Comecei a leitura enganada. Pensei se tratar de um livro policial (como falei na lista de desejos de setembro). Não era. Era ainda melhor.

o assassino cego

Foto por Cristiano Cittadino Oliveira

“O assassino cego”, de Margaret Atwood, pode soar confuso no começo. São três histórias que se alternam. Você sabe que se referem ao mesmo grupo de pessoas, mas como a ordem cronológica não é seguida, você pode ter um pouco de dificuldade de acompanhar. Depois que se acostuma com isso, a leitura flui e a curiosidade cresce.

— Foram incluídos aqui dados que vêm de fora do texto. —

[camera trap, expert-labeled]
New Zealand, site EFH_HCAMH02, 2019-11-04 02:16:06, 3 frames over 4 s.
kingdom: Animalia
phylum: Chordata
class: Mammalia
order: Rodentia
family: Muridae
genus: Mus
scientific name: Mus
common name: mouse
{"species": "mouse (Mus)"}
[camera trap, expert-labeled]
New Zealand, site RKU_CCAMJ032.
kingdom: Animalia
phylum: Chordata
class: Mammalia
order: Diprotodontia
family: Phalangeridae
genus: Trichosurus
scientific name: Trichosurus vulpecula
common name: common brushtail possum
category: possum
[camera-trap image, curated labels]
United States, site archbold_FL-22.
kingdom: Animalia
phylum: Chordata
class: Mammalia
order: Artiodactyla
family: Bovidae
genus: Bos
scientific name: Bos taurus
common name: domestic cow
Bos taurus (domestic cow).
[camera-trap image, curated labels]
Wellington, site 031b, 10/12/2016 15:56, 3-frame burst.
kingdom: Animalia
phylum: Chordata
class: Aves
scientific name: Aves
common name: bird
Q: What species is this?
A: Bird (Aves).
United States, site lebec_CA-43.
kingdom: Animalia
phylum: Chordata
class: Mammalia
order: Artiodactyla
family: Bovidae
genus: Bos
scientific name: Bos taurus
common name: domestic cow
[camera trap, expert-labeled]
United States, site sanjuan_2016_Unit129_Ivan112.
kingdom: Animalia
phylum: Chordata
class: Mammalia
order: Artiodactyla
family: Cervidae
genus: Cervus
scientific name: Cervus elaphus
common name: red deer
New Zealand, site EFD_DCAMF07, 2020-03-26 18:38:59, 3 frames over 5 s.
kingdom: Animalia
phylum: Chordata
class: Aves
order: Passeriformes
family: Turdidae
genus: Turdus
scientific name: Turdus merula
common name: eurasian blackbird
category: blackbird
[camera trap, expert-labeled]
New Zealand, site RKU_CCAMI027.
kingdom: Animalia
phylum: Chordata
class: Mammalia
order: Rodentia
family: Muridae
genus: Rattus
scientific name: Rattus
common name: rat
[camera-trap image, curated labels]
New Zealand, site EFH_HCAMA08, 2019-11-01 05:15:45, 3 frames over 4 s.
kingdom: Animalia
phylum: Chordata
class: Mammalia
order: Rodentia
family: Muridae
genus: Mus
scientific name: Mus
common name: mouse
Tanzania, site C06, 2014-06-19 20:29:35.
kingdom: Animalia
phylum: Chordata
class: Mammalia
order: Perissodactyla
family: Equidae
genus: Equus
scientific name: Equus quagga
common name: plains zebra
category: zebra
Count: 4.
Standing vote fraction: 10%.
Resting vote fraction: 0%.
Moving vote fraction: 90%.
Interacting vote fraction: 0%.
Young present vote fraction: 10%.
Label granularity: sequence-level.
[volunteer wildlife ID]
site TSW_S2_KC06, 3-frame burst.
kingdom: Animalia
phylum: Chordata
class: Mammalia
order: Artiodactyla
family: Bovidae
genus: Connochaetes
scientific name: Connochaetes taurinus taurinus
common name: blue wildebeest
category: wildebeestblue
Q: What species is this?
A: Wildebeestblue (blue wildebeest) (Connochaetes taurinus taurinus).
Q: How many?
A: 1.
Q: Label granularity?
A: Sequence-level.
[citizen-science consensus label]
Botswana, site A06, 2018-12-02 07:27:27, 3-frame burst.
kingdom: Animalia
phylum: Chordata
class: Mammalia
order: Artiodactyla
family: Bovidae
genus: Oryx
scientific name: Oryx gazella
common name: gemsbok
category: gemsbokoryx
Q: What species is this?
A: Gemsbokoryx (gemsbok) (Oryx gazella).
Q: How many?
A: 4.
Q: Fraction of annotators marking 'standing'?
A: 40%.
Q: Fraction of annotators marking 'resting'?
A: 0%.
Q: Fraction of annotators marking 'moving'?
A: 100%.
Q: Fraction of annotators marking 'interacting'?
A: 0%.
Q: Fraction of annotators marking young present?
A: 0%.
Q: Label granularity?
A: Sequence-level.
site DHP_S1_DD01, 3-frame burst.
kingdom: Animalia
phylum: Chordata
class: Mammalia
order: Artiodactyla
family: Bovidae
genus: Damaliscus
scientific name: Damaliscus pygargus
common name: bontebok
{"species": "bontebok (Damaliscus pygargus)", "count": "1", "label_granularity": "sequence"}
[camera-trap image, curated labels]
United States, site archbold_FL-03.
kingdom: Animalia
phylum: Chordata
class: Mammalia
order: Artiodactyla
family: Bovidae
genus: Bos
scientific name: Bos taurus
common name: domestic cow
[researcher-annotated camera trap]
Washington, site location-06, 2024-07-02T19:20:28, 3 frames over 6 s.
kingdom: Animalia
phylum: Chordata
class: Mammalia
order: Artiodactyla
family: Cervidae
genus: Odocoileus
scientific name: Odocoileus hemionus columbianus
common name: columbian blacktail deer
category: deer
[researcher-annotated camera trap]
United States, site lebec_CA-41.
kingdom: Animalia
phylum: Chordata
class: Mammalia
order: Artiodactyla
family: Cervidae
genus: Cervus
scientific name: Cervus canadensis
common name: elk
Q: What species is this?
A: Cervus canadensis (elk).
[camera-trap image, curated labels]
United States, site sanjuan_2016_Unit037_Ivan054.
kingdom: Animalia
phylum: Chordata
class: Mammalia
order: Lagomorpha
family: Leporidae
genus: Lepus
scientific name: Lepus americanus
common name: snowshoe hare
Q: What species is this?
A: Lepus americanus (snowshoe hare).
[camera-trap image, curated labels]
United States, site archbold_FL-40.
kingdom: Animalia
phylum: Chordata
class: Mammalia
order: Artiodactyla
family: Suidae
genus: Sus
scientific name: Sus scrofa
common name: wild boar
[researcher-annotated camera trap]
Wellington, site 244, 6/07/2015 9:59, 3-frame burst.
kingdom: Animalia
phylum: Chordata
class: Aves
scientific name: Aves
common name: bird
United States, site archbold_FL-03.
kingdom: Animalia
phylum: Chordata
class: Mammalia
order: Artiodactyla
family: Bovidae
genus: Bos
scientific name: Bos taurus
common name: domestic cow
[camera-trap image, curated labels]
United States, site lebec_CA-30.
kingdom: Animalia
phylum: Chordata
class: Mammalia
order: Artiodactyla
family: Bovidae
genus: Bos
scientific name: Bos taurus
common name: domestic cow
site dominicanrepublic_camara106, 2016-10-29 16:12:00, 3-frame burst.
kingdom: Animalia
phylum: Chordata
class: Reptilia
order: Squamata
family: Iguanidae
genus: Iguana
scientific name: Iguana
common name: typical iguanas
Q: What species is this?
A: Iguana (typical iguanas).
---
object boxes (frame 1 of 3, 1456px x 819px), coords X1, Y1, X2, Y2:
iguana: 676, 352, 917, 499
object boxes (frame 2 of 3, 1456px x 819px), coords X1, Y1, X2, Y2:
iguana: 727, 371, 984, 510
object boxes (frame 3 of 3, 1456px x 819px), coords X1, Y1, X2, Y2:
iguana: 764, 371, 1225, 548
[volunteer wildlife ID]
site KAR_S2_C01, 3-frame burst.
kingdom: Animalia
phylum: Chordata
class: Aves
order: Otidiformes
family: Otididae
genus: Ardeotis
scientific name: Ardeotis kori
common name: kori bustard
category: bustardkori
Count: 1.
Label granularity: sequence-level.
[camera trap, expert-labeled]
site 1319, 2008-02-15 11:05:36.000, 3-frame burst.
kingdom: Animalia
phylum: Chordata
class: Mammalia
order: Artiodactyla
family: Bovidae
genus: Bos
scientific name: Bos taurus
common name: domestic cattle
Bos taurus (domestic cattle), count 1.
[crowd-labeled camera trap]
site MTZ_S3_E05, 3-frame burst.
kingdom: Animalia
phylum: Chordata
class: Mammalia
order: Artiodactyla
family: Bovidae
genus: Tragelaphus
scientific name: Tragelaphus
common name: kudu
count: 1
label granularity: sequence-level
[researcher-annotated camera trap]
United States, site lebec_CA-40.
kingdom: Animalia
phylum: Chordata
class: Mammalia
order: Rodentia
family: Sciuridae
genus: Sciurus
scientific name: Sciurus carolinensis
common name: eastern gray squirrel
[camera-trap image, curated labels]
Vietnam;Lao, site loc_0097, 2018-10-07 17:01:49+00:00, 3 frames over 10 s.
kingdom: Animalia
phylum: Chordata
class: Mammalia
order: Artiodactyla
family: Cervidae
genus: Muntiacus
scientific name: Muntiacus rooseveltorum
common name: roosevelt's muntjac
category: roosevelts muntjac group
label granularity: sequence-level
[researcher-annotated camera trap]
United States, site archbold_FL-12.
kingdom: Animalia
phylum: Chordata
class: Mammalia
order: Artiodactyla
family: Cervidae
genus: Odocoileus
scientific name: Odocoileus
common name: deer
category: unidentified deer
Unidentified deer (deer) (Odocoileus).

O livro começa com Iris recebendo a notícia de que sua irmã menor, Laura, sofreu um acidente de carro. Mais uma tragédia na longa lista que a família Chase coleciona. No meio da saga familiar, surgem recortes de jornais, contando sobre algum evento histórico ou social importante.

A segunda história é sobre um casal de amantes sem nome, que, obviamente, você tenta descobrir quem são. E, como se não bastasse, há uma “história dentro da história”, que é aquela que o amante sem nome inventa em cada encontro, uma história de ficção científica.

A intrincada rede narrativa ganhou merecidamente o Booker Prize e te deixa envolvido com o destino das duas irmãs.